EXCERPT:
AC 15929 | Conn. App. Ct. | Jul 22, 1997

Opinion

SCHALLER, J.

This appeal involves a contractual dispute between TDS Painting and Restoration, Inc. (TDS), and Copper Beech Farm, Inc. (Copper Beech), regard*745ing painting and restoration services performed by TDS for Copper Beech. Two civil actions arising from the dispute were consolidated for trial. In the first case, TDS brought an action against Copper Beech in which it sought to foreclose a mechanic’s lien in the amount of $57,894.71 for painting services together with interest, attorney’s fees and costs. Copper Beech denied the allegations in TDS’ complaint and filed a four count counterclaim alleging breach of contract, negligence, trespass arising out of lead paint deposited by TDS in the soil surrounding the residence and violation of the Home Improvement Act, General Statutes § 20-418 et seq.,1 with a resulting per se violation of Connecticut’s Unfair Trade Practices Act (CUTPA), General Statutes § 42-110a et seq. In the second case, John M. Rudey brought an action against TDS in which he repeated the substantive allegations of Copper Beech’s counterclaims and alleged that he, not Copper Beech, was the contracting party with TDS. The cases were consolidated and tried before an attorney trial referee pursuant to Practice Book § 430.

The attorney trial referee found the following facts. Copper Beech consists of fifty acres of real property with a number of buildings located on Long Island Sound at Mead Point in Greenwich. Copper Beech, which acquired the property in 1982 for $7.55 million, is a corporation owned entirely by John M. Rudey and his wife. Rudey is the president of Copper Beech and his wife is the secretary. In December, 1982, Rudey individually entered into a ten year lease with Copper Beech, under which the main residence on the property was leased to be used “as a living place for John M. Rudey and Family.” The Rudeys, whose permanent residence is in New York City, use the Copper Beech prop*746erty as a summer home and occasional retreat. The lease was not an arm’s length or market transaction, but rather was used to reimburse Copper Beech for many of the costs associated with Rudey’s use.

In early 1991, Rudey wanted to have the main house on Copper Beech painted and restored. Rudey called Donald Freitag, president and owner of TDS, to discuss the proposed project. In mid-February, 1991, Freitag and Rudey discussed the scope of the job, the price and certain precautions that TDS would take. Before any contract was signed, TDS began work on the project at Rudey’s request.

In February, 1991, a written contract was executed by both parties. The contract is in the form of a proposal submitted to “Mr. John [Rudey] Copper Beech Farm Inc.” The contract specifies that work areas “will be covered thoroughly and cleaned up daily.” There is no maximum price for the work to be performed under the agreement, but rather an estimate that the labor will range from 250 to 500 “man hours” per week, which would be billed bimonthly.

Data entries
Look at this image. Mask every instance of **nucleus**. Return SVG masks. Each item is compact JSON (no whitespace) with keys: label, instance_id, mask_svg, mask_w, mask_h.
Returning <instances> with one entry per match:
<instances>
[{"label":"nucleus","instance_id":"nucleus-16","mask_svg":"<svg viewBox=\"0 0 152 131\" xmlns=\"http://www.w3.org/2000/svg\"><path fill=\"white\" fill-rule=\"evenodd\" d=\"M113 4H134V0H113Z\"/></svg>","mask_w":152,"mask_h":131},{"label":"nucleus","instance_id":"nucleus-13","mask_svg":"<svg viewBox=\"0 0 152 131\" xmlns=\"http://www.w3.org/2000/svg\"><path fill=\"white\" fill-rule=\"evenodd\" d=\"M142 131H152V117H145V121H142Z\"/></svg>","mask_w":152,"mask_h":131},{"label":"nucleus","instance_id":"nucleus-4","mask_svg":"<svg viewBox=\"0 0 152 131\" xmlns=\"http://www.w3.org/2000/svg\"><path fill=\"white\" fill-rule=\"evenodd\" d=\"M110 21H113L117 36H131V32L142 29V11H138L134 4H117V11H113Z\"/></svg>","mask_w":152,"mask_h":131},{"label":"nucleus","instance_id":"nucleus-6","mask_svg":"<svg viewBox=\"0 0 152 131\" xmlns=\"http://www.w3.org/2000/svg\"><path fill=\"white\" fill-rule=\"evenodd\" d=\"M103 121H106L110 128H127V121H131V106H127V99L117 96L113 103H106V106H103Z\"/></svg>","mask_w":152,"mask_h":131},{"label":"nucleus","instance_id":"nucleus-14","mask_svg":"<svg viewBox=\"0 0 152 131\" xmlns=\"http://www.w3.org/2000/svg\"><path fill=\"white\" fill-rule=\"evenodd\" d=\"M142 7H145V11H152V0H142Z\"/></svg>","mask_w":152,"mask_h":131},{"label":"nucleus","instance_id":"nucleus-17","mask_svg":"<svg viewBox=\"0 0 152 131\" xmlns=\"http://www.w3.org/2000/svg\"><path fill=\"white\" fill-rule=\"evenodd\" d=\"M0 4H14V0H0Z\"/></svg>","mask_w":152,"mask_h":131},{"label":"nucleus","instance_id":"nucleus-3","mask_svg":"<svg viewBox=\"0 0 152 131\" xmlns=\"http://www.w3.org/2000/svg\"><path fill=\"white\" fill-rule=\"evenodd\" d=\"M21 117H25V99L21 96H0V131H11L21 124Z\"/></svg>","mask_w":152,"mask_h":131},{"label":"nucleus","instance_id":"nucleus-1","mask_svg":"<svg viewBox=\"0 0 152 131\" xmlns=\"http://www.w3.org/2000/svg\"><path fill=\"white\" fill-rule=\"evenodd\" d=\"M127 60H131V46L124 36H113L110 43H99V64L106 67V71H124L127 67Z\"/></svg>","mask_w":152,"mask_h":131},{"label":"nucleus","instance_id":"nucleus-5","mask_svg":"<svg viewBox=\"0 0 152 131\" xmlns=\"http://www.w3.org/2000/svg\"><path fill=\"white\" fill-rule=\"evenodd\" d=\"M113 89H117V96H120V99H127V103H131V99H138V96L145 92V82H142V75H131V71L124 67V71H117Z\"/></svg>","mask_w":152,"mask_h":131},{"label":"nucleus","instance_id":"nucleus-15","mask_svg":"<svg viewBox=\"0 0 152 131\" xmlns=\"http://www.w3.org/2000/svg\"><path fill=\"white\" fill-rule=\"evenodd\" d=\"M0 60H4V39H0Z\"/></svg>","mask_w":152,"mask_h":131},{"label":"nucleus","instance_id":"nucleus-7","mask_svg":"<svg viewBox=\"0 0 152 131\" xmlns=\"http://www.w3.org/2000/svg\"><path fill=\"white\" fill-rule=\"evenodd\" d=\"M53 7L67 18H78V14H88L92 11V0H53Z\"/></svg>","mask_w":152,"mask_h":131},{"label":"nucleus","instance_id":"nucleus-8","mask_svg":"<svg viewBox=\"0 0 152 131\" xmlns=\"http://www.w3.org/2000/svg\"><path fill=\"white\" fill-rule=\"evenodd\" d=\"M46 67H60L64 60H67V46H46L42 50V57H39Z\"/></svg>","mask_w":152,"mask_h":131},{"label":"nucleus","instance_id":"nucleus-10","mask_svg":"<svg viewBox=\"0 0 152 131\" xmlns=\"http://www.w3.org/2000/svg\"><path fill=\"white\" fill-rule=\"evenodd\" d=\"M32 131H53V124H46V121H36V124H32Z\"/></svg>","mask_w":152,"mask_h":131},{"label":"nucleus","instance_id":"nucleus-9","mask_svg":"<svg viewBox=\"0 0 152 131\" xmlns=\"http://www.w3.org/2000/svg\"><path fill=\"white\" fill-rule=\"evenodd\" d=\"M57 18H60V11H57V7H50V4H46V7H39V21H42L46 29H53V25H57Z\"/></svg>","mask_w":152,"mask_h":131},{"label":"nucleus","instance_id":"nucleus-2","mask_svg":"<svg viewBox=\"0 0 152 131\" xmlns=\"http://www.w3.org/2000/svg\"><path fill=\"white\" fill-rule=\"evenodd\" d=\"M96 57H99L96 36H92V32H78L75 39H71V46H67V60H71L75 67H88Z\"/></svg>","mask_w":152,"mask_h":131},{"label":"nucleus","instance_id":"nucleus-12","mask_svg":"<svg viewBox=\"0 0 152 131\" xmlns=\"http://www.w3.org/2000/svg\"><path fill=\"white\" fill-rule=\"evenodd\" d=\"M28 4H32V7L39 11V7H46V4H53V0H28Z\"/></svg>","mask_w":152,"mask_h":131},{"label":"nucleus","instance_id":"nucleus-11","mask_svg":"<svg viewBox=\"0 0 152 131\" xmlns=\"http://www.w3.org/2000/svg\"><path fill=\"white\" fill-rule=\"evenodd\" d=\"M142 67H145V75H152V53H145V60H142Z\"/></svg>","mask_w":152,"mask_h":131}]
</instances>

GIVEN INSTRUCTION A:
Answer these questions using the court opinion:
(i) What amount did TDS seek in its action to foreclose a mechanic's lien?
(ii) In what year did Copper Beech acquire the property, and for what price?
(iii) What weekly range of "man hours" did the contract estimate for labor?
GIVEN INSTRUCTION B:
Reproduce the court opinion's text from "In early 1991, Rudey" up to and including "at Rudey’s request.".

EXERCISE RESULT A:
(i) $57,894.71
(ii) 1982, for $7.55 million
(iii) 250 to 500 "man hours" per week

EXERCISE RESULT B:
In early 1991, Rudey wanted to have the main house on Copper Beech painted and restored. Rudey called Donald Freitag, president and owner of TDS, to discuss the proposed project. In mid-February, 1991, Freitag and Rudey discussed the scope of the job, the price and certain precautions that TDS would take. Before any contract was signed, TDS began work on the project at Rudey’s request.